Tuesday, August 20, 2024

LaTeX and arxiv

Posting a LaTeX manuscript on arxiv is straightforward.

  1. Compile your document (say, main.tex). It is okay to leave all your figures in a "figs/" subfolder. Unlike some outlets, you don't have to flatten your directory structure.
  2. Apart from main.tex, main.bbl [bibliography], and figures, you may delete all other files. You need the bbl file because arxiv does not run bibtex.
  3. Zip the folder, and upload on arxiv.
If you have a supplementary information document (say, si.tex) and you use the "xr" package to cross-reference between main.tex and si.tex, then a few extra steps are required.

arxiv compiles all tex files in the zipped folder in alphabetic order. So it is important that "main.tex" appears before "si.tex", in case your tex files have different labels. 
  1. Compile main.tex and si.tex several times on your machine, so that inter-document cross-references work as desired.
  2. Apart from main.tex, si.tex, main.bbl, si.bbl, main.aux, si.aux, and figures, you may delete all other files. [xr uses main.aux and si.aux.]
  3. Relabel main.tex to main_ren.tex, main.bbl to main_ren.bbl, si.tex to si_ren.tex, and si.bbl to si_ren.bbl. Do not relabel *.aux files. Do not compile.
  4. Zip the folder, and upload on arxiv.
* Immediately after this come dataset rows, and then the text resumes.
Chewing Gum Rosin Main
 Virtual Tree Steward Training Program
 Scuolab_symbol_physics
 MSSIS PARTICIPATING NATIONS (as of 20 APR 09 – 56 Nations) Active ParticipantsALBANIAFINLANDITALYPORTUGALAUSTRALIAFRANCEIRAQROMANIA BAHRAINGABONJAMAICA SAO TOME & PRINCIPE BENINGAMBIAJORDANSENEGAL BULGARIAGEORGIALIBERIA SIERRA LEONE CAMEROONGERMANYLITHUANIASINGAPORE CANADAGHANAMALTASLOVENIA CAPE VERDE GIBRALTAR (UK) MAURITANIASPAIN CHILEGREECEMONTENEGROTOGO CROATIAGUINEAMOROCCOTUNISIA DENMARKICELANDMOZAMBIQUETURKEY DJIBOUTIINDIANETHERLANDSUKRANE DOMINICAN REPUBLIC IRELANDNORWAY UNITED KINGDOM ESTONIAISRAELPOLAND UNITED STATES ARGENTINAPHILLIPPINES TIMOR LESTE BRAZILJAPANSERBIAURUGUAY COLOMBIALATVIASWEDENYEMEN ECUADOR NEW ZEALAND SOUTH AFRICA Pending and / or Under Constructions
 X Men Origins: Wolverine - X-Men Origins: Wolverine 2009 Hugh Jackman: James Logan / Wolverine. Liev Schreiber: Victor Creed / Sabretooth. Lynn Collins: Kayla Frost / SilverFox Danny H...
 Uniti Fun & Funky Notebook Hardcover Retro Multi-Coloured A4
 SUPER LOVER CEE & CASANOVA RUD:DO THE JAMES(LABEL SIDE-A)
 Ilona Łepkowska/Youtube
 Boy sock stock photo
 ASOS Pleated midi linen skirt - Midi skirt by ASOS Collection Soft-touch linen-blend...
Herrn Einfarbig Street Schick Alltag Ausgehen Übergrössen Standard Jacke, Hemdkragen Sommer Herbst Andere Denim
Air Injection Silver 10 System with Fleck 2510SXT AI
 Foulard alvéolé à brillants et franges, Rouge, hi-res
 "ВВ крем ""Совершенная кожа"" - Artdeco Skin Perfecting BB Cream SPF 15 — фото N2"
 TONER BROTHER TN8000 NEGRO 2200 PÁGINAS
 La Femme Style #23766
Thursday, February 22, 2024

Large PDFs with Matplotlib

Vector graphics (SVG/PDF) outputs of scatterplots with thousands of points lead to bloated files, unlike say raster formats like PNG. This makes scrolling PDF documents that include such bloated files a painful affair.

The reason is fairly obvious: vector files scale with the number of data-points, while raster files scale with the number of pixels.

There are many potential solutions. The simplest is to rasterize only the large dataset of scatter points using the rasterized=True flag. Thus,

plt.plot(x, y, 'o', alpha=0.1, rasterized=True)

The resulting PDF is much lighter.

Friday, September 8, 2023

Merging BibTeX bibliography files

Suppose you want to merge two bib files (f1.bib and f2.bib) that have considerable overlap. One easy solution using Jabref works as described below.

Suppose the target bibliography file without duplicates is merge.bib.

1. Copy f1.bib to merge.bib [cp f1.bib merge.bib]

2. Open merge.bib with Jabref

3. Then click File > Import into current database and select the other file [f2.bib]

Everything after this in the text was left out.